The price of spot gold dropped by 0.1% to $1,949.38 per ounce, and the price of gold futures expiring in December fell by 0.2% to $1,954.30 per ounce at 23:41 ET (04:41 GMT). Both of these forms of gold were experiencing a decrease of over 2% for the week.
The uncertainty regarding the Fed’s actions continues, and we are eagerly waiting for Powell’s speech.
Several Federal Reserve officials cautioned this week that interest rates in the United States will stay elevated for an extended period and advised against expecting any premature rate reductions. The persistence of inflation and the durability of the American economy may even lead to further increases in interest rates throughout the year.
The remarks made by the individuals countered the belief that the Federal Reserve’s cycle of raising interest rates had come to an end. As a result, traders once again turned their attention towards assets that are influenced by interest rates, such as the dollar and Treasury investments.
Contributing to the lack of clarity, Jerome Powell, the Chair of the Federal Reserve, provided minimal hints on monetary policy during a speech on Wednesday. However, he is scheduled to give another speech at a different occasion later today.
Despite the markets perceiving his comments as less assertive, Powell has generally stuck to his stance that interest rates in the United States will stay elevated for an extended period of time. He also emphasized the necessity of further actions to decrease inflation.
This particular situation does not bode well for gold, as higher interest rates increase the cost of investing in bullion, which does not provide any returns.
Gold has been prevented from making significant progress this year by this idea, which has kept the price of the precious metal well below the desired $2,000 per ounce mark. However, gold has still experienced an increase in trading of approximately 8% in 2023.

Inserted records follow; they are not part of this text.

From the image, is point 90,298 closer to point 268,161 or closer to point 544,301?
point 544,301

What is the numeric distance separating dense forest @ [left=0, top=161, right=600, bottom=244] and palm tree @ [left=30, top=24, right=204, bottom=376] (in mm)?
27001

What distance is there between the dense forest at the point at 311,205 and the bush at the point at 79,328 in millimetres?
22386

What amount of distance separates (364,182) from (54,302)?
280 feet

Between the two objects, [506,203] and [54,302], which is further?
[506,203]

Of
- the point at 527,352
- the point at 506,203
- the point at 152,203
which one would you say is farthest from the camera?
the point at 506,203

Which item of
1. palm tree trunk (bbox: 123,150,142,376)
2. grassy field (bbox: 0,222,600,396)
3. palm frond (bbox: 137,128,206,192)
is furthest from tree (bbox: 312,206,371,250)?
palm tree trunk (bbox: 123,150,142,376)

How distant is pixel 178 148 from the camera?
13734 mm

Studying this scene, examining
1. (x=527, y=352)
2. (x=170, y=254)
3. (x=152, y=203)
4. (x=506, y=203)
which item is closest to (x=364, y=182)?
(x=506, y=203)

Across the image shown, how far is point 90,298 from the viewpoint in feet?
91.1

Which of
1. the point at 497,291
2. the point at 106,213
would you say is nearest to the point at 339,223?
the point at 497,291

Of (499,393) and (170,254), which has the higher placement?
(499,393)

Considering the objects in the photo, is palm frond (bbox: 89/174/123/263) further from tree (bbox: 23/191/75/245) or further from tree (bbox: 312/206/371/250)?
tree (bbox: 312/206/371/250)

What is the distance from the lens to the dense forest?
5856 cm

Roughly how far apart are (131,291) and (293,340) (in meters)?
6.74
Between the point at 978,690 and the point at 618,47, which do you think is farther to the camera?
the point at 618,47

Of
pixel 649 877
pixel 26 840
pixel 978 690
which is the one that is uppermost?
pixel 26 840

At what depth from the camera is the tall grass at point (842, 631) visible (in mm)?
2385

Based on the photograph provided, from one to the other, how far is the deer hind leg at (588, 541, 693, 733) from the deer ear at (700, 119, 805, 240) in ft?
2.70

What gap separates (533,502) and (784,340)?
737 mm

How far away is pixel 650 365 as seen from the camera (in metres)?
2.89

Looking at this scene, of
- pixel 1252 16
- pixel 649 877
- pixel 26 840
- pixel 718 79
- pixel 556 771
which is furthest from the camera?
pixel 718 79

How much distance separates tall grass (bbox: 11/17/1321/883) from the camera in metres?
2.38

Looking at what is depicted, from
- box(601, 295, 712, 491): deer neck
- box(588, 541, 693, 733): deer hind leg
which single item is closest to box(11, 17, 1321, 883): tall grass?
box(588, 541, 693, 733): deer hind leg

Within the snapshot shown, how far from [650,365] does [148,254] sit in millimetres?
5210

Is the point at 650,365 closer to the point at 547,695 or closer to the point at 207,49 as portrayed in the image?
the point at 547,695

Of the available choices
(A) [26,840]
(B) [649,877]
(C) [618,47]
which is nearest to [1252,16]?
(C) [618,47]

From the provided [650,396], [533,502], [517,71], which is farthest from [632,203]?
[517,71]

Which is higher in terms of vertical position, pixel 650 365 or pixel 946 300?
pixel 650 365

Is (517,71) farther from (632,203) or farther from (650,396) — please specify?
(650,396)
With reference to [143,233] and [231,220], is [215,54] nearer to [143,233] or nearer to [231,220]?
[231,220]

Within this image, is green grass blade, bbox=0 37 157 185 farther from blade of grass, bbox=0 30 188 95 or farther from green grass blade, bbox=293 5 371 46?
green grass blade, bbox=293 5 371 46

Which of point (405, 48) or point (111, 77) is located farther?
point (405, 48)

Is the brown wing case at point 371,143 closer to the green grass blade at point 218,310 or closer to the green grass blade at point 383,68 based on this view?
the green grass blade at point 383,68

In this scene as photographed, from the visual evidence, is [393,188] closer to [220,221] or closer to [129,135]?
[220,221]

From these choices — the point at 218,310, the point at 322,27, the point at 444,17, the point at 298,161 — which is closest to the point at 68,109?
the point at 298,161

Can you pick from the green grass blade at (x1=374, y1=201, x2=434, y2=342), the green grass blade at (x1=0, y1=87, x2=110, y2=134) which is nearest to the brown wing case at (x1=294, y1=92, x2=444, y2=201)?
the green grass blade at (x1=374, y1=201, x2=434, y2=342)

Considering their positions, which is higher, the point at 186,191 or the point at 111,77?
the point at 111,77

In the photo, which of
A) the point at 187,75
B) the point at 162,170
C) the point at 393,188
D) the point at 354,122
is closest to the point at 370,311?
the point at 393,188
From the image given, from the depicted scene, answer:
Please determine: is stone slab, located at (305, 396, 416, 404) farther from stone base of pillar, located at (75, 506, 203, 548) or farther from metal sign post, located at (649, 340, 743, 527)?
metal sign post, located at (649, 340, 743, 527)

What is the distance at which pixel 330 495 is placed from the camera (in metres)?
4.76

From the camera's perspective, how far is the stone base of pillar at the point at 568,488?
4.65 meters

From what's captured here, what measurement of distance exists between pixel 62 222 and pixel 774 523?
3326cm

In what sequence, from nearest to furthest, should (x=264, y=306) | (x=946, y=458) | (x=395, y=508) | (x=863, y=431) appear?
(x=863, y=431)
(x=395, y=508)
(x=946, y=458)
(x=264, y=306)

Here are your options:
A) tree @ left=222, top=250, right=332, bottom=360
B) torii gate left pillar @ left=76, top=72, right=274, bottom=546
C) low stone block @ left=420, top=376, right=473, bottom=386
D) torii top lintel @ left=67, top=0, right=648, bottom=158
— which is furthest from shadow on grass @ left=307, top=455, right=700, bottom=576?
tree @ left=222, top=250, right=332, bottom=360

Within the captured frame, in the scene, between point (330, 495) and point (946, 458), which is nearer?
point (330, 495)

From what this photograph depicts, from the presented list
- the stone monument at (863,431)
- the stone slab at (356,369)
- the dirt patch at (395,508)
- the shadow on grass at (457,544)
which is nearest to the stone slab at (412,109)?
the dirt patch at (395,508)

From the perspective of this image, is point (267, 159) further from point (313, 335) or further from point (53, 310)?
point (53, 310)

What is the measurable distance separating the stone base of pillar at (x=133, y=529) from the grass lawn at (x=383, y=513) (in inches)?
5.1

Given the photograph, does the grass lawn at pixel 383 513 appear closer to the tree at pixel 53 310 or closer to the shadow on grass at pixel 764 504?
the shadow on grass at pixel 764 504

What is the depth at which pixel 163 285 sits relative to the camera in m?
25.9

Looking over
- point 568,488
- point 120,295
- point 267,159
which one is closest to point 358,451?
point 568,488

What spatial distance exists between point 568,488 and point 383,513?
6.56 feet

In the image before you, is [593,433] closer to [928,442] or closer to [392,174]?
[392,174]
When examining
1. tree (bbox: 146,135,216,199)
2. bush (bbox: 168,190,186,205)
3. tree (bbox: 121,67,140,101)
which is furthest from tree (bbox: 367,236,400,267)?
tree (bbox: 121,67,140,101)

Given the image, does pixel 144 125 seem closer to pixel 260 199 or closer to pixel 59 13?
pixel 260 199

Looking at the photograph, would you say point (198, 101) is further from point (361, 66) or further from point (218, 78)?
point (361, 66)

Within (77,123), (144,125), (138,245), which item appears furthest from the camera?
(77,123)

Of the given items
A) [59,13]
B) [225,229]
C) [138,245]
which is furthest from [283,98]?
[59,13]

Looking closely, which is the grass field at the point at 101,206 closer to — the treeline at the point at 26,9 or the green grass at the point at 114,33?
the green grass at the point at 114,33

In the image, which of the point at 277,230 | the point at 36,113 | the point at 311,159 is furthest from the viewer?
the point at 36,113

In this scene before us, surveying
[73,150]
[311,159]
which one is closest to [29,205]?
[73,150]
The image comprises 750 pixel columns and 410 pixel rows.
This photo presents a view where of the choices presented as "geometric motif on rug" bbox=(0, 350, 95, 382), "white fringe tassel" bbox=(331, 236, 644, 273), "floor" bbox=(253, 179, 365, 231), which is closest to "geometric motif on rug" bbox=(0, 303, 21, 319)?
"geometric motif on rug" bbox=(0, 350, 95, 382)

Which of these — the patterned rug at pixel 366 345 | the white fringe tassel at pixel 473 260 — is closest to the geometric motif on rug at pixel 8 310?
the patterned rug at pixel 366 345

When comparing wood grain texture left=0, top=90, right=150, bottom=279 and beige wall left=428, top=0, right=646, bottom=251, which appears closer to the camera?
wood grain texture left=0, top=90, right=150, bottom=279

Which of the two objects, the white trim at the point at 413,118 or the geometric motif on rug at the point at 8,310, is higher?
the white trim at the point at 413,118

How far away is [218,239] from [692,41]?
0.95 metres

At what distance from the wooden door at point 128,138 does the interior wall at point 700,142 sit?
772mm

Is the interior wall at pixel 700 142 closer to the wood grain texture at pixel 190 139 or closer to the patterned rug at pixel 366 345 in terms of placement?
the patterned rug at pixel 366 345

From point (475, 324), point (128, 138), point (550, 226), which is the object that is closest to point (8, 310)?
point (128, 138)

The copper market experiences a negative impact due to China’s disinflationary shock.
Copper prices declined on Thursday among other industrial metals, as they continued to experience recent losses due to increasing indications of economic fragility in China, which is the leading importer of copper.
The price of copper futures decreased by 0.3% and is now valued at $3.6258 per pound.
China’s government records revealed a decrease in both consumer and producer inflation in October, leading to the country experiencing disinflation for the second time in 2021. These findings follow other negative indicators for the same month, such as disappointing trade data and a decline in manufacturing activity.
Concerns about the decreasing demand for copper, which has been a consistent trend this year, increased due to signs of ongoing economic weakness in the leading copper-importing country.
However, while the demand for copper in China has stayed relatively consistent, there has been a significant decline in demand from other regions due to worsening global economic conditions.